Poi arrivò Keynes che nel suo libro “La Teoria generale dell’occupazione, dell’interesse e della moneta” del 1936, sviluppando pensieri già contenuti in uno scritto di dieci anni prima intitolato “Laissez faire and communism”, auspicò l’eutanasia del rentier come rimedio alla scarsità del capitale e quindi al freno dello sviluppo dell’economia. Una volta che i rentier si fossero estinti, per il semplice fatto che non viene reso più conveniente detenere capitale improduttivo, la situazione generale del sistema economico non poteva che giovarsene.

Con la nuova riforma delle pensioni, maturata negli ultimi vent’anni, l’eutanasia del pensionato/rentier è diventato una realtà.

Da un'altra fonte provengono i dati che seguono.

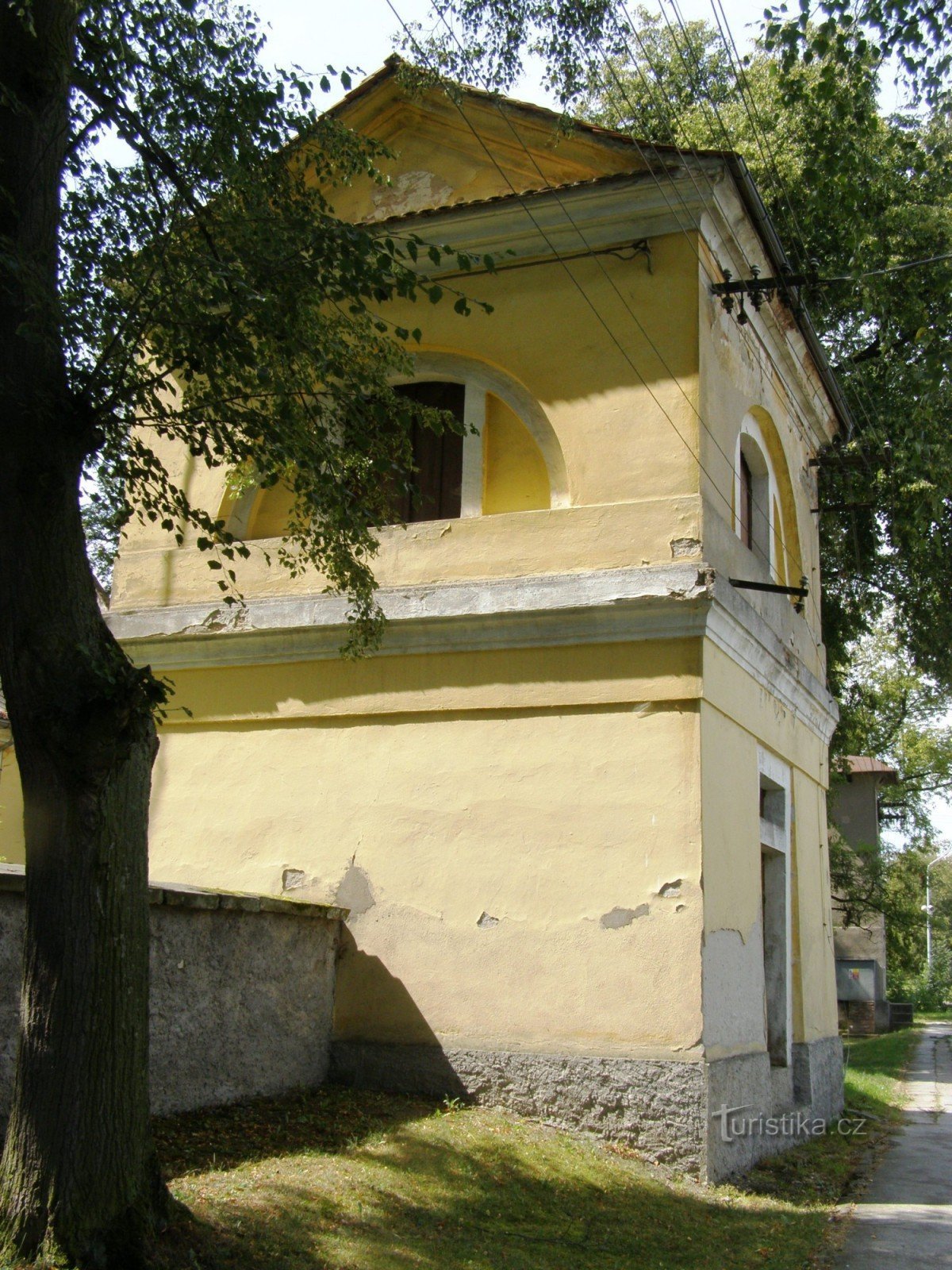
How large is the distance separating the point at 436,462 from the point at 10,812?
15.2 feet

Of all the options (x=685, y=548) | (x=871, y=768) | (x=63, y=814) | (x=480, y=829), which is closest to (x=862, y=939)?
(x=871, y=768)

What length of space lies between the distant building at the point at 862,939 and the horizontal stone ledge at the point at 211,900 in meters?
17.5

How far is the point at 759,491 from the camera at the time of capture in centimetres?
1132

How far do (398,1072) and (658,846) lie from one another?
2.36m

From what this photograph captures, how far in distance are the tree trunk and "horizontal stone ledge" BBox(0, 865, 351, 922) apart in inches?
39.2

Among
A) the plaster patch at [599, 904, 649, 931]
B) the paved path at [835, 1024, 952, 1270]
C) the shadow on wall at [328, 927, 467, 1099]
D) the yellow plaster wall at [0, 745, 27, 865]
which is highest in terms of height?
the yellow plaster wall at [0, 745, 27, 865]

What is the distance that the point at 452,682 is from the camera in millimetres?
8648

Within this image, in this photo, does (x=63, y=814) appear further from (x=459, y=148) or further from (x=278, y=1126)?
(x=459, y=148)

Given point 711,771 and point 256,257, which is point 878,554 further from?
point 256,257

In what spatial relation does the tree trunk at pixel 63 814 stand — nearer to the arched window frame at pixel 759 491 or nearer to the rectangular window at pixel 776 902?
the rectangular window at pixel 776 902

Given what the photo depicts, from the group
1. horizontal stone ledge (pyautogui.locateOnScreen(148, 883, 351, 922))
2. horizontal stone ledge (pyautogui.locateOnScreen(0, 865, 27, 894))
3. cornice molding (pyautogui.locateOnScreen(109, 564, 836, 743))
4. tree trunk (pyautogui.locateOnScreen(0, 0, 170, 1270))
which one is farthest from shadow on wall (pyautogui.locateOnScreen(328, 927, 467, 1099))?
tree trunk (pyautogui.locateOnScreen(0, 0, 170, 1270))

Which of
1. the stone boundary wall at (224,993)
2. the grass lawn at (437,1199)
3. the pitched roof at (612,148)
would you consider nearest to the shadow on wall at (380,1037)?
the stone boundary wall at (224,993)

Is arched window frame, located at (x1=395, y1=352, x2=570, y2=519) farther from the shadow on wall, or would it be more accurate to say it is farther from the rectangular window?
the shadow on wall

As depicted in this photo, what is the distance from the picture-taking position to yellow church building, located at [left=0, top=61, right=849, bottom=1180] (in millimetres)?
7742
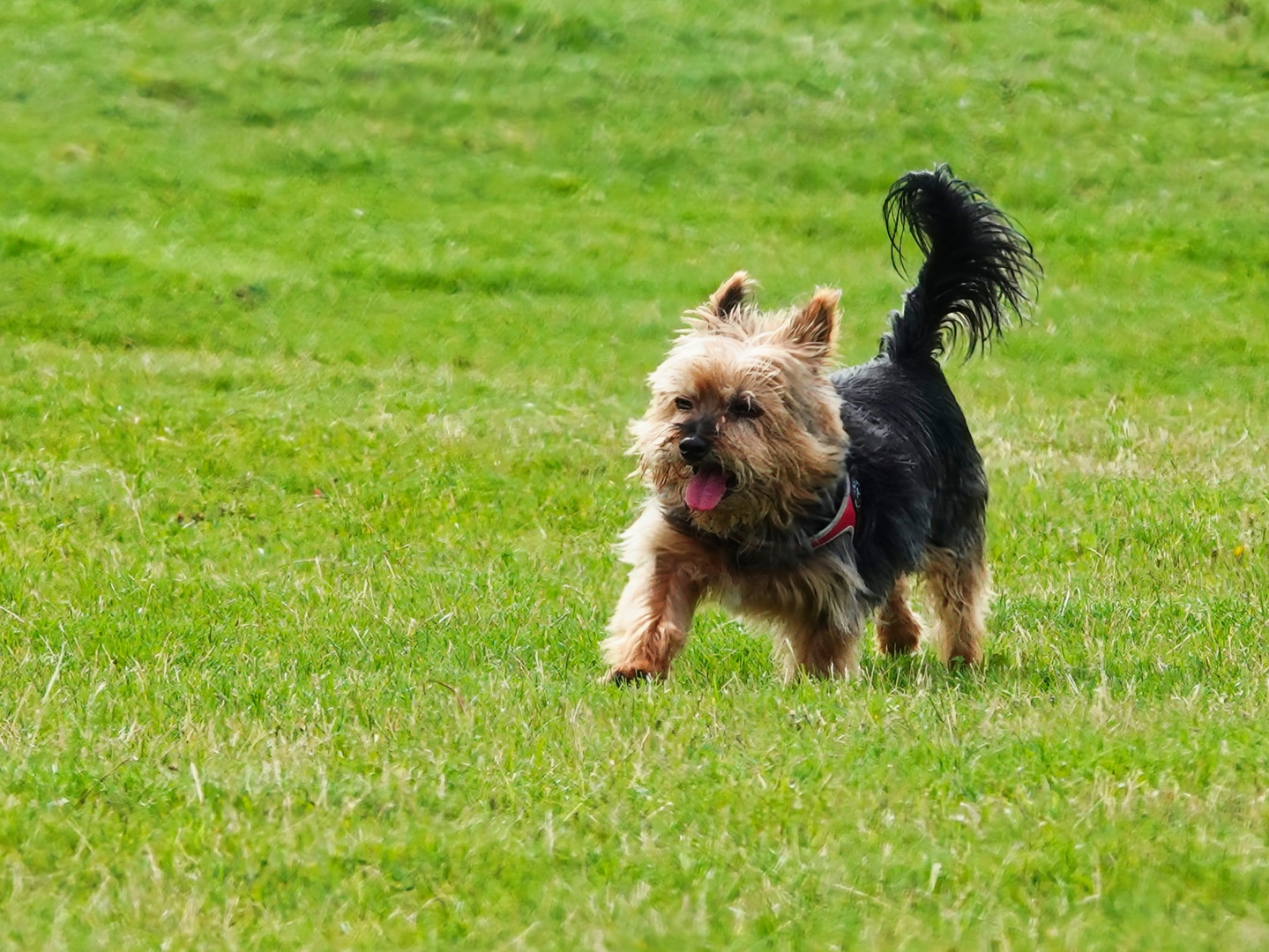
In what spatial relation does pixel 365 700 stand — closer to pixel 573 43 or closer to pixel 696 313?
pixel 696 313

Almeno per gran parte dei futuri pensionati, che con molta fatica riusciranno a vivere di rendita con le loro pensioni. Sempre che riescano ad averne una.

Se guardiamo al caso italiano, il bilancio dell’Inps ci dice con chiarezza che l’equilibrio generale della previdenza pubblica viene sostanzialmente garantito dalla gestione positiva del fondo dei lavoratori parasubordinati. Quindi i precari. La normativa invece ci dice che, in media, coloro che andranno in pensione dopo 40 anni di contributi o 66 anni di età, avranno una rendita, agli attuali tassi di sostituzione, pari a circa il 50-60% dell’ultimo stipendio. Questo ad oggi, visto che la normativa prevede revisioni periodiche di tali tassi e un sostanziale allungamento dell’età pensionabile, talché chi oggi si trova nel mezzo della propria vita rischia seriamente di non poter lasciare il lavoro prima dei 70 anni. Peggio ancora va ai più giovani, che a furia di lavori trimestrali una volta sì e una no rischiano di non riuscire mai a raggiungere la quota magica dei 40 anni di contributi e potranno lasciare il lavoro solo per vecchiaia, con una rendita miserrima.

A livello globale la questione non si discosta di molto. Organismi internazionali  come l’Ocse e il Fmi non risparmiano allarmi sulla sostenibilità dei sistemi pensionistici, complici il basso tasso di natalità e la risicata crescita economica. Lo stesso fanno le banche centrali. Anche perché gli attuari calcolano che da qui al 2040 la speranza di vita dei pensionati si allungherà sino a 88 anni per gli uomini e a 92 anni per le donne. L’eutanasia del pensionato/rentier, di conseguenza, sarà “keynesianamente” vissuta come una dolorosa necessità per garantire la sostenibilità di quei bilanci pubblici cresciuti nei decenni anche in nome di politiche keynesiane. A volta la storia economica coltiva un perfido senso dell’ironia.

Rimane la questione di cosa farne di questa pletora di anziani a mezza pensione da qui a trent’anni. Nel primo dopoguerra, quando l’eutanasia del rentier non era ancora stata ancora teorizzata ma praticata grazie all’iperinflazione, si videro intere masse di popolazione letteralmente alla fame. Dopodiché ci fu un’altra guerra.

Sta a vedere che stavolta al fronte ci andranno le pantere grigie.